Interesting note, quality-wise (I have the paperback, so I can mark the ever-loving oblivion out of it): the book is, of course, self-published. (For it not to be would be as ironic and unfunny as the “Mind Of A Ninja, Body Of A Manatee” t-shirt Johnny B. occasionally wears on their weekly podcast. Really, Johnny B? Someone who weights sixty pounds sopping wet and talks about going to the gym makes one suspect you ganked such a shirt from Dave “I Stole Burt Reynolds’ Laugh Wright’s closet.)
Anyway, the book is of excellent quality and utterly indiscernible from any book you walk into a Barnes and Noble to purchase off the shelf. Matte cover, cream paper, professional typeset (some of the latter now as pink as the gun smoke in Unicorn Western. That’s right–the guys write and sell plenty of fiction, too, so they know what they’re talking about).
The fact of the matter is, an author’s portfolio of works is just that–a portfolio much like any other financial portfolio–but how many of us think of our works as assets to be leveraged and diversified?

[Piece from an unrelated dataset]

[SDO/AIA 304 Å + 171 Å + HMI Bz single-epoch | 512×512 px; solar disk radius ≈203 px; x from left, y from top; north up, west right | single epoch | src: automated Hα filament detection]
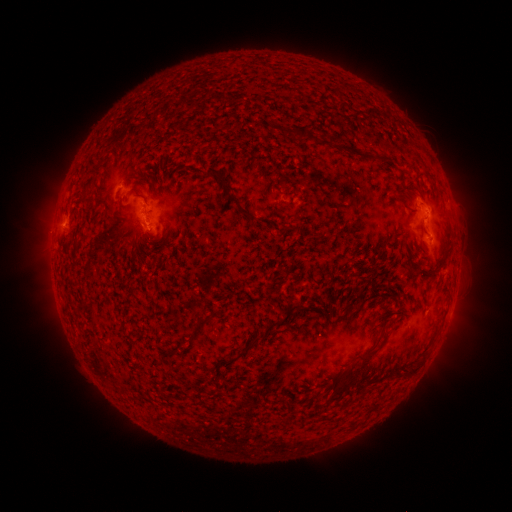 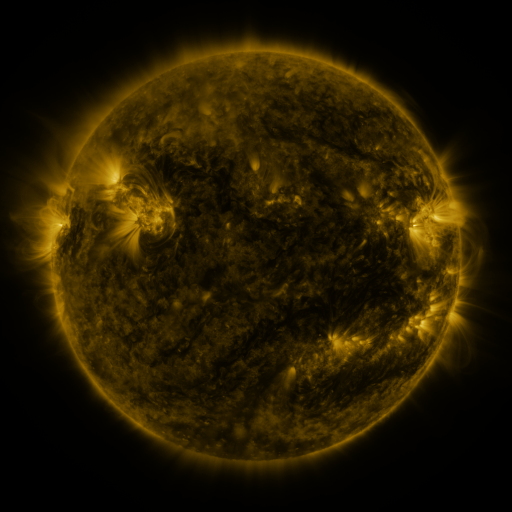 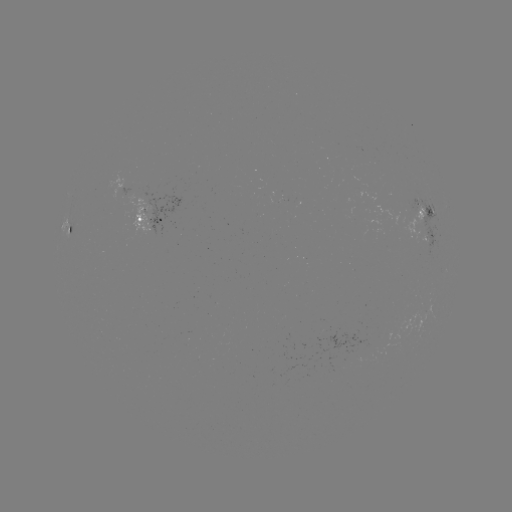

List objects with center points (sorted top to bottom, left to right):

Aren’t they worth all the hard work and time we’ve invested in them?
Most of y’all are well aware I’m juggling a seriously extended queue and production schedule (DAMN YOU, VOICES–DAMN YOU TO HELL! *pant pant*), but now I have more than a production schedule–I have a business plan, and the process to see it through. At last count, I have 8-9 distinctive funnels planned, and not including what I’ve already published, something like (at last count) 40 books of various lengths planned–not including standalones–in my current queue. Write. Publish. Repeat. was exactly the book I needed to make this happen.
It’s a big book–in the neighborhood of 460 pages–but it reads fast. I bolted through it in a matter of days, when I should have been writing. Then I got sucked into the backlist of their weekly podcasts, also when I should have been writing. (Jerks.) But I’m so glad I did, and I can’t wait to implement all that I’ve learned. I think you will, too.